With the exception of this blog, I have not mentioned my dad today. Which is unusual because today is his birthday. I always post a memory on Facebook about it but I avoid FB like the plague these days so I didn’t bother. Which means I also didn’t get the few supportive words I get from those anniversary posts. I had therapy today and didn’t bring him up. I chatted with my mom this morning and I did not mention him.
Recently I was confronted with a situation in my neighborhood that called up the painful memories of his life. He was a troubled man and his alcoholism and mood disorder often resulted in physical violence, of which I don’t cognitively remember but somatic memories still trigger trauma response and it’s been a trying few weeks.
So maybe I’m mad at him today. I was never mad that he died by suicide. But I was mad about his addiction. And I am mad today about his addiction, despite intimate personal awareness of living in addiction. I am mad that he never experienced sobriety and stability. That he didn’t “try harder.” I say this knowing the disease process of addiction, knowing what my family has seen me go through, knowing intimately the pain of mental illness and hopelessness. Both things are true. He was sick and fought a hard battle. He was also my dad who was forever inappropriate and unpredictable.

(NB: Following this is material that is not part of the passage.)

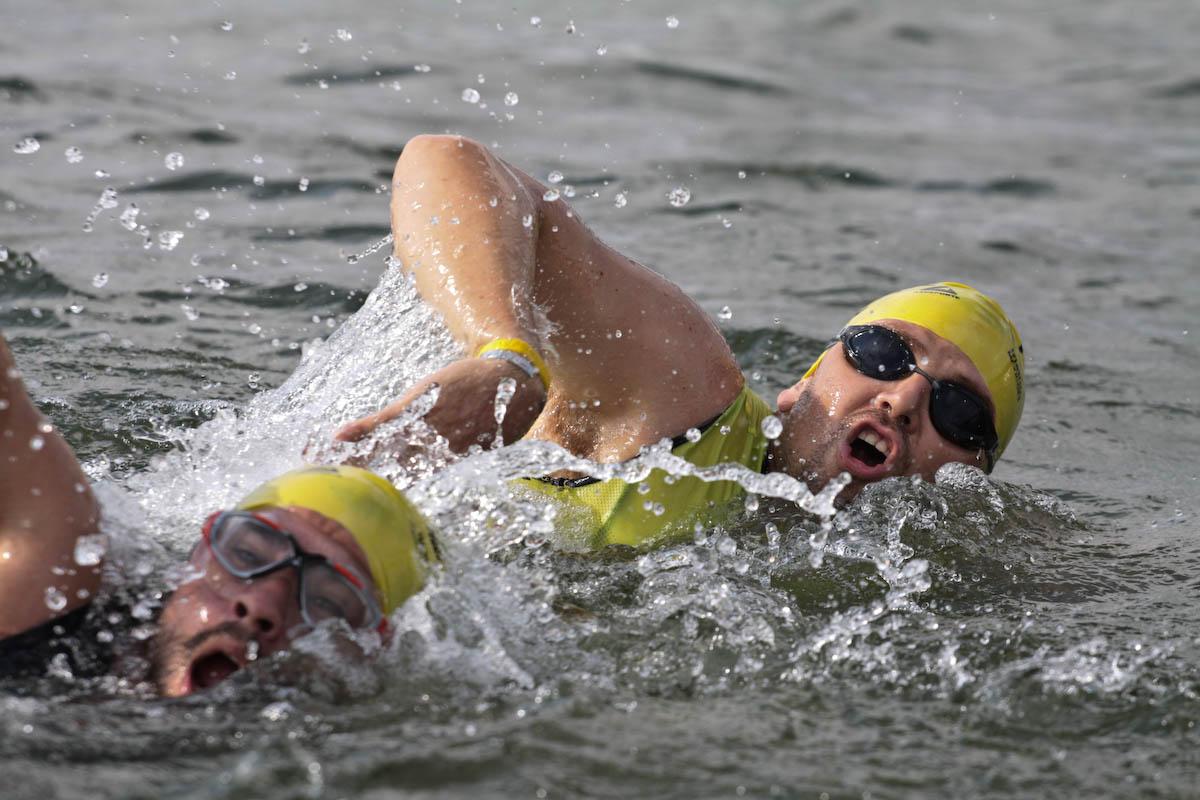 Natación en aguas abiertas en el lago de Tequesquitengo a 90 minutos de la CDMX. Prácticas y competencias de triatlón.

But I knew he loved me. I knew so young that he was limited in his access to expression of love. I “knew” that dads are absent and that any expression of love was always ready to be whisked away on the breeze. Thus I knew better than to place faith in the availability of that love. It was like the sunshine – warm when visible but cold when not. But I always knew that at some point, whenever I was in his presence, I felt loved.
So I think I’m mad because it’s hard to remember what feeling loved by my daddy is like.